The Colombo stock index ended 0.95% weaker at 5,971.21, its lowest close since 15 March 2016. It lost 1.4% last week, its first weekly drop in four.
Earlier in the session, the rupee fell 0.5% and hit an all-time low of 166.00 per dollar, dented by higher dollar demand from importers amid reluctant greenback sales by exporters, market sources said.
The sliding rupee and political uncertainty weighed on sentiment, said Acuity Stockbrokers CEO Preshan Fernando.
“Foreign selling in Keells dragged the market,” he said.
Conglomerate John Keells Holdings Plc ended 2% down at Rs. 131.90 after hitting a 30-month low earlier in the trade.
Foreigners sold a net 2.1 million shares in Keells, data from the Bourse showed.
Turnover was Rs. 881.2 million ($ 5.32 million) on Tuesday, more than this year’s daily average of Rs. 797.5 million.
Foreign investors sold a net Rs. 200.7 million worth of shares extending the year-to-date net foreign outflow to Rs. 4.8 billion worth of equities.
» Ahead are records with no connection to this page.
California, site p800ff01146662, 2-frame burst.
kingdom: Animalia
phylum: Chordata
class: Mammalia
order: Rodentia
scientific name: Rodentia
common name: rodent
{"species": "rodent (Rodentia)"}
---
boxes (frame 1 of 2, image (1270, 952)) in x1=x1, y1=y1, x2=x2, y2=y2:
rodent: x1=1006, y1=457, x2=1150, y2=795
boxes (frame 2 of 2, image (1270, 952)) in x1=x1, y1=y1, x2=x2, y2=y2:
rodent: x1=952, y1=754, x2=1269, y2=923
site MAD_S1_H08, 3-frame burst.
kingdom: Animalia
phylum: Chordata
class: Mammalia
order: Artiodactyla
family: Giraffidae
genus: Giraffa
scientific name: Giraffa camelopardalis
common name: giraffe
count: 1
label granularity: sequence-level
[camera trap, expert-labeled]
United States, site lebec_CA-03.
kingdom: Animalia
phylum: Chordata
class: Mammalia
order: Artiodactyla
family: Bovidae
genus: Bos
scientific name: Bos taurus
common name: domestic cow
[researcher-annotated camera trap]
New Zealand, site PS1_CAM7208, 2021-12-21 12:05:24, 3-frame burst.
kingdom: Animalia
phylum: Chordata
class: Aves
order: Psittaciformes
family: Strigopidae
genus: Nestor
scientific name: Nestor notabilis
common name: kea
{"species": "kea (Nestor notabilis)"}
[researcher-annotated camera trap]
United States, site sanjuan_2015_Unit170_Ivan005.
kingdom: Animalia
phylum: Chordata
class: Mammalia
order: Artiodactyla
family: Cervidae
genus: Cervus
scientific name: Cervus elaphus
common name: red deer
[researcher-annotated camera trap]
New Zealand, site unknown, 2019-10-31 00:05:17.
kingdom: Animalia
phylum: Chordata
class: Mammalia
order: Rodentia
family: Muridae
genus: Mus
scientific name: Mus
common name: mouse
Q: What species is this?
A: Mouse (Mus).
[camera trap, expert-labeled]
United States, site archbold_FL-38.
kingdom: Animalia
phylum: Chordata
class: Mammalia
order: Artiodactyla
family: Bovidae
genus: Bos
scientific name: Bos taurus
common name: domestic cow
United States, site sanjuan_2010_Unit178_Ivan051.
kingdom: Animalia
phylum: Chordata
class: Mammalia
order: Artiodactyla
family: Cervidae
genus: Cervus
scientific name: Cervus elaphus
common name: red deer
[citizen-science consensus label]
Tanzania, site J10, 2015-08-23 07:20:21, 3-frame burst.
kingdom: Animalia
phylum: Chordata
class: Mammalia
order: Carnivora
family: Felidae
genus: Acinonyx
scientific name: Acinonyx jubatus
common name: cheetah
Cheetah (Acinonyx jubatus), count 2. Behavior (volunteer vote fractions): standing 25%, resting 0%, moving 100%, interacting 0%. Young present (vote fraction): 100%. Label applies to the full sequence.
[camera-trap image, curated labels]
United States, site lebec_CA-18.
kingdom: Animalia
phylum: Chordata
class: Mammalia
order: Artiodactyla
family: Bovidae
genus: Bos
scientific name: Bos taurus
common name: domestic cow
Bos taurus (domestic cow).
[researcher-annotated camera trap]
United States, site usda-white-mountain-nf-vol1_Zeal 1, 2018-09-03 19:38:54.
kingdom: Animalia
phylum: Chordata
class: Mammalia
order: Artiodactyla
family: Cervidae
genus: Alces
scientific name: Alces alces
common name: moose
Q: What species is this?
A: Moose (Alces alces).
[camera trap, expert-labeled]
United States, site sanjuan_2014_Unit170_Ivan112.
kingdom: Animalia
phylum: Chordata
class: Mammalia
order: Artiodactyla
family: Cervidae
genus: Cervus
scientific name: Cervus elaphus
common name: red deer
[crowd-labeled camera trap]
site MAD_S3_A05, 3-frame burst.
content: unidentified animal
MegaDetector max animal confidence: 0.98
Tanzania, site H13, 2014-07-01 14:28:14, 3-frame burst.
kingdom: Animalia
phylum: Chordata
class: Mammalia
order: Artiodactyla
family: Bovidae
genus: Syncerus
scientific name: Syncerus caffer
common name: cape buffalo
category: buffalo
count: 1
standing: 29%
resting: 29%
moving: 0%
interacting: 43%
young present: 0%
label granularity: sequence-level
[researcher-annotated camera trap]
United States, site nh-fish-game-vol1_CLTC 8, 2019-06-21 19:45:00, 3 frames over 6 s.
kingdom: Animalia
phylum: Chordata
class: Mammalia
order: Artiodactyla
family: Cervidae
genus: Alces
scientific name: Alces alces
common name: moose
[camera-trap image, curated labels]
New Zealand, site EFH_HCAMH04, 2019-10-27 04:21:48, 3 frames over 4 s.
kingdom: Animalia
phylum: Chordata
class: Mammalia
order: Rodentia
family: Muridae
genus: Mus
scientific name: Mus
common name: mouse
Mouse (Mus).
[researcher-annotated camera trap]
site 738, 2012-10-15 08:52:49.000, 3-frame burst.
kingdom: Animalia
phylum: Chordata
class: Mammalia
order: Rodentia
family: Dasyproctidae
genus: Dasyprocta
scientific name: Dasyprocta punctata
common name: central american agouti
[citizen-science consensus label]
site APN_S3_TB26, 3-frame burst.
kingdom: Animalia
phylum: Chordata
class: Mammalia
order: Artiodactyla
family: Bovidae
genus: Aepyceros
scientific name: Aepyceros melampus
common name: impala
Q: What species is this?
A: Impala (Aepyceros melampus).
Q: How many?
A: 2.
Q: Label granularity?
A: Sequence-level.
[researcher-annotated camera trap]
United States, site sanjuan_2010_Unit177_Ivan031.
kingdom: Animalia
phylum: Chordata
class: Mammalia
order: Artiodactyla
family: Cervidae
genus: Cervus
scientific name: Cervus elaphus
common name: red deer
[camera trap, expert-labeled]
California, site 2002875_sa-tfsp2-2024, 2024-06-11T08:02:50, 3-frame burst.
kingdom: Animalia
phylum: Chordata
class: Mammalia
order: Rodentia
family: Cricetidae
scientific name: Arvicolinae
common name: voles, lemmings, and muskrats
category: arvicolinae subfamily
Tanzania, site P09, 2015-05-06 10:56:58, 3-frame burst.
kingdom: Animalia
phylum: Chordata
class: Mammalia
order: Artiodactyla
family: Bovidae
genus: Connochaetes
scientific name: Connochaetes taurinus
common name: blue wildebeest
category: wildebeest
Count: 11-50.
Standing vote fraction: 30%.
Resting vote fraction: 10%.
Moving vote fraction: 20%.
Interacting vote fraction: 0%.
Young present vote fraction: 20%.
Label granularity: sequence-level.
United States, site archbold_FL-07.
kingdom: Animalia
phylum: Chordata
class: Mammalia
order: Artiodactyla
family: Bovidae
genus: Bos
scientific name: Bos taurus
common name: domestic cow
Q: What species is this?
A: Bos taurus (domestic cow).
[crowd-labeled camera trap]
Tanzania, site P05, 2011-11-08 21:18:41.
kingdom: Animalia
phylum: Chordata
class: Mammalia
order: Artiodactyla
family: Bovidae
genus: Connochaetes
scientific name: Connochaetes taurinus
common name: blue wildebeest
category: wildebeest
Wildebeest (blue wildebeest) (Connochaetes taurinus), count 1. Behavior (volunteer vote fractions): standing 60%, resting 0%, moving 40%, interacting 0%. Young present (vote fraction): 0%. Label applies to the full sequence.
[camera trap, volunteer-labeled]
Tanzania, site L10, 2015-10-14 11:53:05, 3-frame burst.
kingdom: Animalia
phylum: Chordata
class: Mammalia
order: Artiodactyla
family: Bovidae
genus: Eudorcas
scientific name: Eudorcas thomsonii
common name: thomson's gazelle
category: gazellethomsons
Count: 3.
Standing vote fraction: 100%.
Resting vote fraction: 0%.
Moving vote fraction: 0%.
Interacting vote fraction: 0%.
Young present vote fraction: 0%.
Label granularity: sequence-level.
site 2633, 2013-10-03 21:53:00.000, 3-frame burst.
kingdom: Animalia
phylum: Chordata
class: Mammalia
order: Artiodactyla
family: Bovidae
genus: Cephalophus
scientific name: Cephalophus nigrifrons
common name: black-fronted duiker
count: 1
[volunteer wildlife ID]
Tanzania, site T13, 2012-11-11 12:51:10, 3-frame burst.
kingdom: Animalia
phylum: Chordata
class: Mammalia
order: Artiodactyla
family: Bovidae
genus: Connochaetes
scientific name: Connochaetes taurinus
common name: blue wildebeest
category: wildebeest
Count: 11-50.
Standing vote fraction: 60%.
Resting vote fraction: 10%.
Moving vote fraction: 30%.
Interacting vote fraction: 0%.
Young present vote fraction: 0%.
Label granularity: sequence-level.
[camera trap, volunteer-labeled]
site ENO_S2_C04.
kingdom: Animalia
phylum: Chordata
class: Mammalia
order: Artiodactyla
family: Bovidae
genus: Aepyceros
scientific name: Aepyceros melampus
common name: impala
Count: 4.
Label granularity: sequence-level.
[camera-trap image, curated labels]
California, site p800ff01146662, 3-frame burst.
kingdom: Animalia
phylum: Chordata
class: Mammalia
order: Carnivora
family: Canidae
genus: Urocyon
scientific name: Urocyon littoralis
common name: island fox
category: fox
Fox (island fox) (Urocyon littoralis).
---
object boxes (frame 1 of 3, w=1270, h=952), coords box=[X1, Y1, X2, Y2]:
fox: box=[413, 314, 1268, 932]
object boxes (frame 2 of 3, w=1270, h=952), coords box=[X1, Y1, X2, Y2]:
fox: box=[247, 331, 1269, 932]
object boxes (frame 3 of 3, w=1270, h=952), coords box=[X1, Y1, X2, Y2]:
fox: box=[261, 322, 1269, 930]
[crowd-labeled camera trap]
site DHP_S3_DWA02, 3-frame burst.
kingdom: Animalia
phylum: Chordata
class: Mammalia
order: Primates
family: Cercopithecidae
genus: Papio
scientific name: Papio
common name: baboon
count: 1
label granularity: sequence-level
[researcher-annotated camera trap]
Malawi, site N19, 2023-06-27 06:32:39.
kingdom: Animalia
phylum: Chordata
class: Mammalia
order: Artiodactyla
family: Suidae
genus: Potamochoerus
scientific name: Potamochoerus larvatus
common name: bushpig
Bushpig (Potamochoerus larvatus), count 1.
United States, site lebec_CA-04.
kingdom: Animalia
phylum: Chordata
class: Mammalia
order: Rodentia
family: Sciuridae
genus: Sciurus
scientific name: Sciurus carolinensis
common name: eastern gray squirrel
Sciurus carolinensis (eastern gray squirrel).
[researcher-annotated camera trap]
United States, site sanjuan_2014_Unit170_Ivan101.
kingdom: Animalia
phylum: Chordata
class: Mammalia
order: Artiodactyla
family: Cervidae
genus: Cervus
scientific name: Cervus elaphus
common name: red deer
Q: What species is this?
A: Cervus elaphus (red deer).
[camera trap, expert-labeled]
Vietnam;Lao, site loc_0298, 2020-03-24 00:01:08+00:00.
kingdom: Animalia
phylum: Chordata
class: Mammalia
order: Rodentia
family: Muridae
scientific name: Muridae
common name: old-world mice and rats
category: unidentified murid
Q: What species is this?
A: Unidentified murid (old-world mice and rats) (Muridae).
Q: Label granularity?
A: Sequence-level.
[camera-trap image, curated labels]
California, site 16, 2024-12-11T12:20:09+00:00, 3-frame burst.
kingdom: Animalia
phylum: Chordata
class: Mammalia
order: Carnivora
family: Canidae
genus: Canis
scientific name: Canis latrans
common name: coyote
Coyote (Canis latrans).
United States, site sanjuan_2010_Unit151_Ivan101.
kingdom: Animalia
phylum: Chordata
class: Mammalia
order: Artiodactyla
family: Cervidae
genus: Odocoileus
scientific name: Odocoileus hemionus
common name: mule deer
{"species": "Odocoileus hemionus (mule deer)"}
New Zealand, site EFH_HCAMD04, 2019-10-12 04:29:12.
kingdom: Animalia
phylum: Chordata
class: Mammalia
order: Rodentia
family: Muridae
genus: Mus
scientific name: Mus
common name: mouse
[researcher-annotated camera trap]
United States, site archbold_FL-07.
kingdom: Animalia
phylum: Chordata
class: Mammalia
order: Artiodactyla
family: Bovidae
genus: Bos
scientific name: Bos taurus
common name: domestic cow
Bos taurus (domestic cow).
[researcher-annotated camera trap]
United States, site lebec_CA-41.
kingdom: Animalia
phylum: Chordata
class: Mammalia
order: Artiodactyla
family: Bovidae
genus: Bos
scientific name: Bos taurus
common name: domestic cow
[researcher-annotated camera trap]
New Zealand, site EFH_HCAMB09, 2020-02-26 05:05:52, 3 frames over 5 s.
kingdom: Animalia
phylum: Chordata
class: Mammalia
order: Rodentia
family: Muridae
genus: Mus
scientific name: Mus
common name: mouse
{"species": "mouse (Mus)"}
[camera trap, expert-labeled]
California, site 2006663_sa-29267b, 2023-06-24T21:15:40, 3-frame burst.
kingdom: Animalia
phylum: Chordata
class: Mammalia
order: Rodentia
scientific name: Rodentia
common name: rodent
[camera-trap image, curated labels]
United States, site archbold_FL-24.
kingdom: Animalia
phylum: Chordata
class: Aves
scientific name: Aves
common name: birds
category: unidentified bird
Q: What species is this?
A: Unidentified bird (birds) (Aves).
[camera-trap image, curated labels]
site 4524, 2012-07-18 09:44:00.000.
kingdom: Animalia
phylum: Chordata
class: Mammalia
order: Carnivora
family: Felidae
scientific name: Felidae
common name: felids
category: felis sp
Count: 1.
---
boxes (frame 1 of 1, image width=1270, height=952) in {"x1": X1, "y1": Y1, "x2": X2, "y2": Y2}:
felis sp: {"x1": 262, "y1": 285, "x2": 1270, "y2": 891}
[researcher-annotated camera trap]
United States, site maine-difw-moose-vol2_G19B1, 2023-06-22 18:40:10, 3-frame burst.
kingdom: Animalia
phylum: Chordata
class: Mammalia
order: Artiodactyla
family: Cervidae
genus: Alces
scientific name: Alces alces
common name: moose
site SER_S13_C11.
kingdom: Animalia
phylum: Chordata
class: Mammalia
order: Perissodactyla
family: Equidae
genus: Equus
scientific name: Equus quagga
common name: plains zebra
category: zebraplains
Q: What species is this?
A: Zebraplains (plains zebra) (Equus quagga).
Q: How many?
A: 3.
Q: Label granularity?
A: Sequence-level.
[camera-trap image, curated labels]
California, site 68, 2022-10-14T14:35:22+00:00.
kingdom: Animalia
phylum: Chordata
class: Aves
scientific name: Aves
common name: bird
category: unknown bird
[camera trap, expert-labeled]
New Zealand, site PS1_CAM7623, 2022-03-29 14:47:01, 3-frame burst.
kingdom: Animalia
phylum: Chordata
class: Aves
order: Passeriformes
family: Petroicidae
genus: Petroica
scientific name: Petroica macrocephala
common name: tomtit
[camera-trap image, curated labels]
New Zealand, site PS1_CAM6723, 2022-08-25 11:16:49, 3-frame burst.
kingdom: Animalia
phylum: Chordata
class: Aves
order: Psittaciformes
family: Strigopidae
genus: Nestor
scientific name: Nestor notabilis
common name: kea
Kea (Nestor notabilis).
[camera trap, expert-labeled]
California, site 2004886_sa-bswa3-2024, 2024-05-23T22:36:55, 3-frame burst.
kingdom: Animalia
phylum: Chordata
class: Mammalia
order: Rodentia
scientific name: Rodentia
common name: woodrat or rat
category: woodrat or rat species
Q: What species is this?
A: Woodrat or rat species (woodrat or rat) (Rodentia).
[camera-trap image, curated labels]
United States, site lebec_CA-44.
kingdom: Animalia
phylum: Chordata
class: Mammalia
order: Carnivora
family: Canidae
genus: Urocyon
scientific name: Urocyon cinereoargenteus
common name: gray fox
Analysts said the fuel price hike also hurt investor confidence as it could hit corporate earnings. Fuel retailers raised gasoline and diesel prices for a third time in four months this month due to higher global oil prices and a weaker rupee.
Investors are awaiting cues from the national budget in November.
Shares of Distilleries Co of Sri Lanka Plc ended 4% lower, Sampath Bank Plc closed 3.7% weaker and Nestle Lanka Plc ended down 2.8%.
Leading mobile phone operator Dialog Axiata Plc ended 2.4% lower and the biggest listed lender Commercial Bank of Ceylon Plc closed 2.5% weaker.